Susie, I can relate to how you are feeling....I have been on copaxone for going on 5 years now. I have had quite a few shot reactions. I was even to the point of switching to a different treatment, because I felt like my shots were a time bomb and I never knew when it was gonna blow. I have had small reactions and big reactions to where I have passed out, lost control of my body functions, I would get really cold, and then hot, I would feel like I was in labor the pains in my stomach would be so severe, I would vomit, I have had reactions that have lasted up to and hour and a half. I talked to my Dr and he made suggestions like after I take my shot be ready to lay down with my head propped up, give the shot in a more fatty area, don't put the needle in very far, just under the skin, try and look at your skin for vein's and try and miss those area's as much as possible. I also give my shot when I'm ready to go to bed for the night. My family knows the drill if a reaction starts. I never give my shot if I'm home alone. At first when these happen they called the life squad a couple of times, but now I try to remain calm, I never get out of bed so that way I don't pass out. Then the next day, I feel like I have been ran over by a truck and usually have to stay in bed most of the day. It has seemed to help by doing what my Dr suggested. I have researched different forms of treatment, but after I look at the full picture, Copaxone is doing its job that its suppose to. I have had a couple MRI's since being on it and it is slowing the disease. I have decided that as long as copaxone keeps working, I will deal with the shot reactions. I know the reactions are very scary for you and your family. I hope maybe some of my suggestions help you some.
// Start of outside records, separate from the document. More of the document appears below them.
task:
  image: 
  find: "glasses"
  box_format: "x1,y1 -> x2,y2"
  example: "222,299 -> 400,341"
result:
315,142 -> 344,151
It's been three weeks of Copaxone for me now. My hip shots were so very painful but I called Shared Solutions and they gave me tips and I followed them and they have really helped.
First off I warm the area to be injected and then I use a cold pack instead of an icepack. I was over icing. After the injection I place a cold pack on the area for 1 minute - that's all. I know , seems crazy and not long enough- did to me anyway, but the warming and the cooling has really made a difference.
Sure, it's not la la la nothing hurts at all, but it is much less painful now and I can deal with that.

I myself try to shower before the shot - raising my body temp a LITTLE seems to help with pain. Do you use an AutoJect or manual shots? Try adjusting the depth setting - I find 8 works well for me; I can't use my arms as an injection site so 8 works for the belly/hips/thighs.
I sometimes have the nausea after a shot as well - mint ginger ale at a kinda lukewarm temp helps if I sip it slowly. That and plain potato chips, and lemonade.
I had 2 shot reactions - they sucked BIG. No other words describe it - none I can post anyway. Lol. Not much can be done for them, at least not in my experience. My air conditioner was a Godsend this year. I always have a fan running - you can try that as well.

Good luck and keep us posted.

My doctor put me onTegretol for the shooting pains & Compazine for the nausea but i stil get the flustered filling & hot flashes & very weak for the rest of the day.